B. LES COLLECTIVITÉS SONT AU CoeUR DE L'INFORMATION

Une politique de prévention de la radicalisation ne peut se priver de la source d'informations que représentent les collectivités territoriales, leurs élus et leurs personnels.

1. La connaissance du territoire et de la population

Les collectivités territoriales sont aussi impliquées par leur lien avec le territoire. Leurs élus connaissent ce territoire et ses différentes composantes ainsi que la population qui y vit. Par leurs compétences juridiques, par les remontées issues des personnels municipaux, comme par l'exercice même de leur mandat qui les pousse au contact avec la population, les élus sont amenés à disposer d'informations précises sur la situation de tel ou tel quartier ou portion de quartier. Leur information est souvent plus fine que celle des services de l'État et leur permet de connaître la situation de familles, de groupes ou d'individus. En outre, les habitants ou les familles d'individus radicalisés s'adressent bien souvent d'abord au maire, élu de confiance, pour évoquer leurs inquiétudes.

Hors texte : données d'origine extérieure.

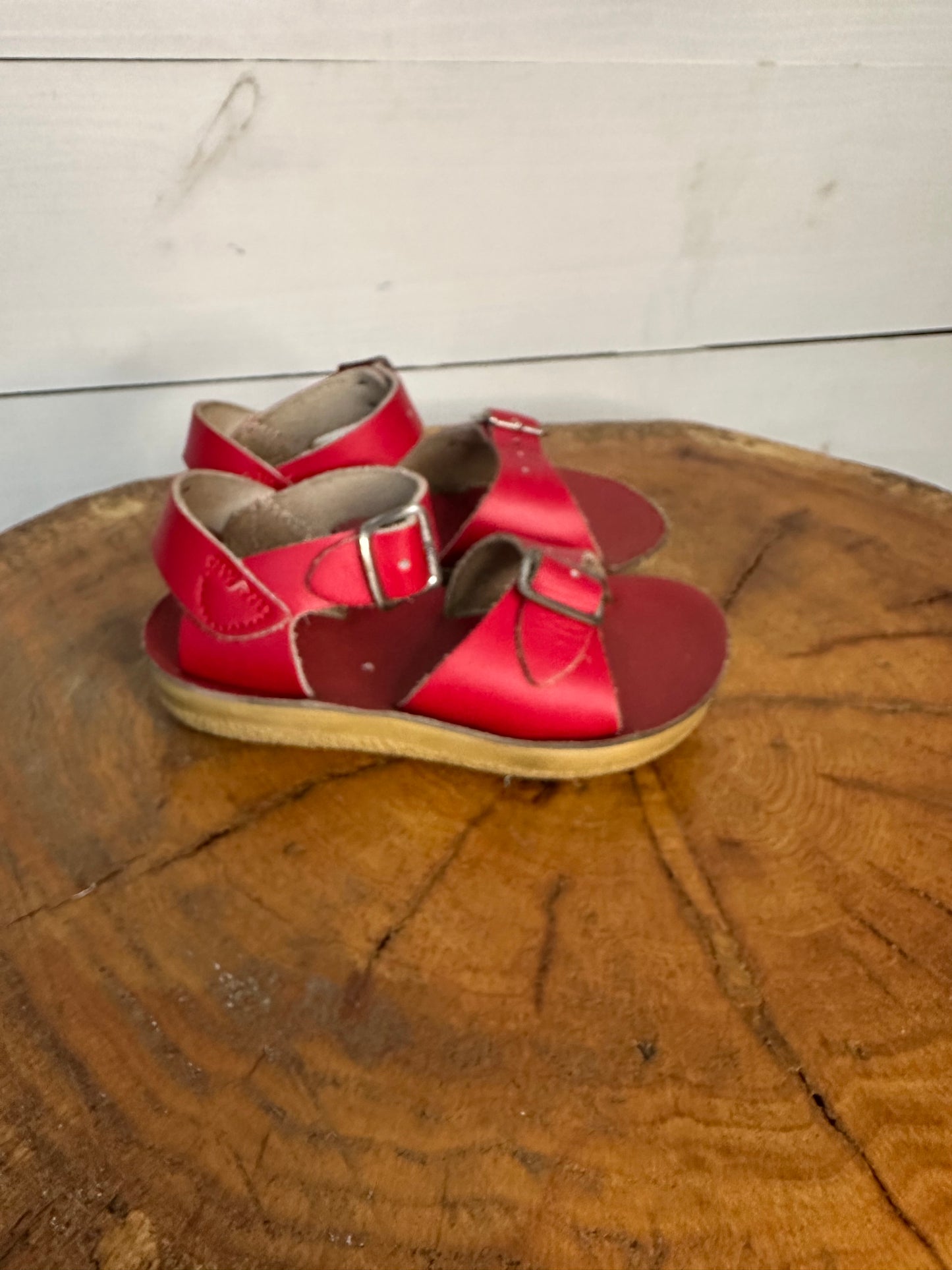 6 - Sun San - Surfer Red Leather Sandal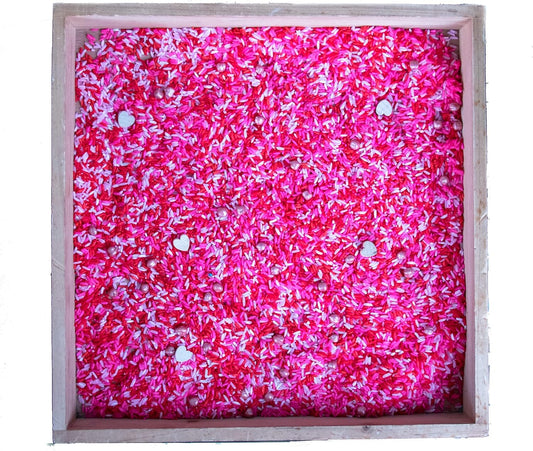 Colored Rice, Valentine's Sensory Rice, Create Your Own Sensory Bin, Sensory Bin Filler, Sensory Bins, Sensory Learning, Preschool and Toddler Sensory Toys, Fine Motor Skills Toys (8 Cups)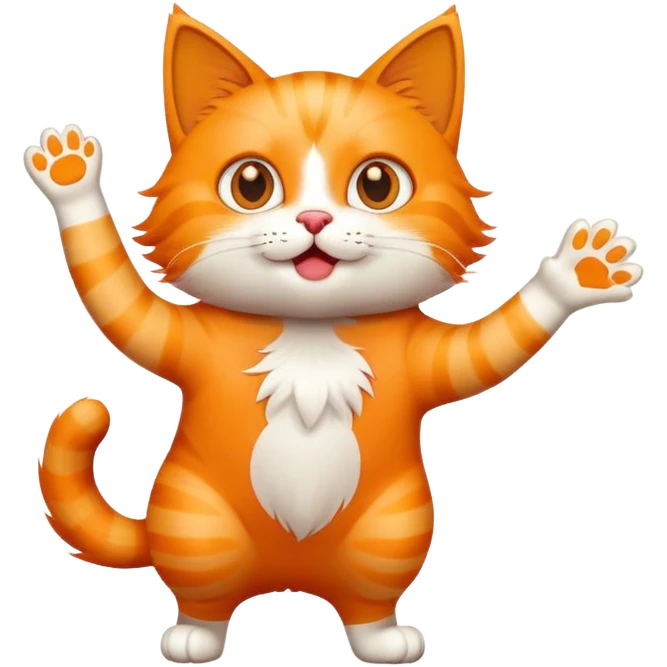 Cat waving hi emoji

Cette connaissance précise du territoire et de la population avait d'ailleurs été une des justifications de la montée en puissance des maires en matière de prévention de la délinquance. Il doit en être de même en matière radicalisation.

2. Les collectivités et le « djihadisme de troisième génération » (Kepel)

Les évolutions récentes ont montré que les actes liés à la radicalisation violente étaient désormais davantage le fait d'individus relativement autonomes, peu connus des services mais insérés dans un tissu local dont ils pouvaient tirer des moyens logistiques (logement...), que d'organisations très structurées.

À cet égard, Gilles Kepel a pu parler de « troisième génération du djihadisme » 37 ( * ) , dont la première incarnation aurait été Mohammed Merah. Selon lui, les organisations terroristes se reposent désormais sur des individus formatés intellectuellement mais qui ne sont pas des « terroristes professionnels » et l'organisation leur laisse une grande « liberté » d'action, leur permettant de passer sous les radars de la police. Cette stratégie de la « décentralisation » du terrorisme débute, selon Gilles Kepel, avec la publication en 2005, sur Internet, du livre d'Abou Moussab Al-Souri, Appel à la résistance islamique globale, qui téléscope les émeutes dans les banlieues. Elle trouve par ailleurs une chambre d'écho extraordinaire avec le développement des réseaux sociaux qui peuvent donner plus d'impact à une micro-action isolée mais meurtrière qu'à une opération de grande ampleur.

Si le concept de « djihadisme de troisième génération » a pu être contesté par certains, il n'en reste pas moins que « l'enfouissement » des individus concernés pose de nombreuses difficultés pour l'identification des terroristes potentiels. Il justifie, en tout état de cause, une observation de plus en plus fine des territoires et un élargissement de l'attention des pouvoirs publics, traditionnellement concentrée sur des organisations centralisées, souvent basées à l'étranger, vers des réseaux plus étroits mais bien insérés dans un terreau local proche . Il explique la sollicitation croissante des services de l'État en direction des collectivités pour les aider à mieux mailler le territoire, et à détecter plus efficacement les individus dangereux et à prendre en charge ceux qu'il est possible de faire évoluer positivement.


* 37 La première génération du djihad irait de l'Afghanistan en 1979 à l'Algérie en 1997 et finit, en raison de l'hyperviolence du GIA par dresser la population contre elle. La deuxième génération serait celle de Ben Laden et s'attaque à l'ennemi lointain, l'Occident, avec notamment, le 11 septembre 2001, opération meurtrière et médiatique, mais qui ne mobilisera pas significativement. Gilles Kepel, « Le logiciel du djihadisme a changé », Le Monde , 28 décembre 2015.